BRODER’S ADVICE FOR THE TEA PARTY CROWD…. The Washington Post‘s David Broder considers the Tea Partiers in his column today, riffing off the American Enterprise Institute’s Henry Olsen’s efforts to place it “in the historical context of other populist movements.”
This strikes me as a very bad idea. For one thing, Tea Partiers aren’t really a “movement” — we’re talking about an effort with no real leadership, expertise, policy agenda, clarity of thought, or internal structure, made up almost entirely of the most hysterical wing of the Republican Party base. For another, Tea Partiers aren’t really populists — they’re anti-government zealots, actively hostile to efforts to materially improve the lives of working Americans.
But Broder seems to see things a little differently, and endorses the notion that Tea Partiers will have more success if they come across as less extreme.
[Olsen said William Jennings] Bryan failed in part “because he made a majority afraid. Some libertarian populists, with their rejection of every facet of the modern welfare state, are likely to do the same — because even this center-right nation does not want to see the welfare state dismantled.” Republican Senate candidates in Kentucky and Nevada need to have those words imprinted on their brains.
The need for Republicans, then, is to do what Reagan did — “to propose alternatives that offer a real change of direction without seeming too radical.” … The new conservative populists, Olsen says, need their own positive vision, one that can “turn an intense but transient public sentiment into an enduring political force.” […]
Building a majority coalition will require a strong, sensible platform. And a clear separation from the kooks and cranks who sank both Bryan and Goldwater.
I suppose so, but isn’t that pretty obvious? It’s like saying, “Building a balanced budget will require a sensible long-term combination of tax increases, economic growth, and fiscal responsibility.” Or maybe, “Building a successful Detroit Lions franchise will require talented players, sensible coaches, and a favorable schedule.” As the kids say, “Duh.”
The trick is figuring out how to make it happen. Would the Tea Party crowd be more popular if they seemed less insane? Well, sure. But we’re talking about a confused group of right-wing cranks working off nothing but blind rage.
The problem isn’t that Broder’s advice is wrong; it’s that his advice seems oddly out of place.
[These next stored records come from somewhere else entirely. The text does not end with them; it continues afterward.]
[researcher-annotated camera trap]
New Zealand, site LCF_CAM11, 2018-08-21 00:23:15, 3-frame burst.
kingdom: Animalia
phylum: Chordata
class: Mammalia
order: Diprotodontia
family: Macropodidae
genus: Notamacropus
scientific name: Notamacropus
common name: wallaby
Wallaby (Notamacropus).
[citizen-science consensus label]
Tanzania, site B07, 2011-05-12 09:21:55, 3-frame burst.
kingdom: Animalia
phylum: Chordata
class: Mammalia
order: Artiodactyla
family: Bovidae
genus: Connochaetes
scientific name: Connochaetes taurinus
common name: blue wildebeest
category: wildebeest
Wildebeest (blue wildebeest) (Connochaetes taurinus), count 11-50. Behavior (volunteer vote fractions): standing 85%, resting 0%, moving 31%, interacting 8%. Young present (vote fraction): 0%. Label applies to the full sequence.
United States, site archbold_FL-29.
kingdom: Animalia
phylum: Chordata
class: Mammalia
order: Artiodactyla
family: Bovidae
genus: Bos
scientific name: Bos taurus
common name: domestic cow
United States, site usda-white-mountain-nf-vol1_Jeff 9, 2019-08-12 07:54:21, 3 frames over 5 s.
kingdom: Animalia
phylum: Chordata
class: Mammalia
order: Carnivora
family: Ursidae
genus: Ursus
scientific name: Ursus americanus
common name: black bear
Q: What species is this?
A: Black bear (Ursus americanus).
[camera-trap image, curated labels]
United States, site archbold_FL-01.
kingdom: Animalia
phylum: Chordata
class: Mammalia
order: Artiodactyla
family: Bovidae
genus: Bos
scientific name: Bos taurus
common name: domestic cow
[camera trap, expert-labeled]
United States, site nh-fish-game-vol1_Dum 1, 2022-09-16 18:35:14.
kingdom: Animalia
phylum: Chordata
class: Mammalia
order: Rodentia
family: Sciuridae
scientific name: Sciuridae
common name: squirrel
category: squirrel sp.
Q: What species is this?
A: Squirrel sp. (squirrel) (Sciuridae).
The Tea Party crowd will succeed, he argues, if they appear mainstream, craft a coherent policy agenda, back off their demands to destroy nearly every federal program, and distance themselves from the “kooks.”
That’s fine, as far as it goes, but what about the realization that the Tea Party crowd isn’t mainstream, doesn’t know enough about government to craft an agenda, wants to destroy the modern welfare state, and includes an overabundance of kooks?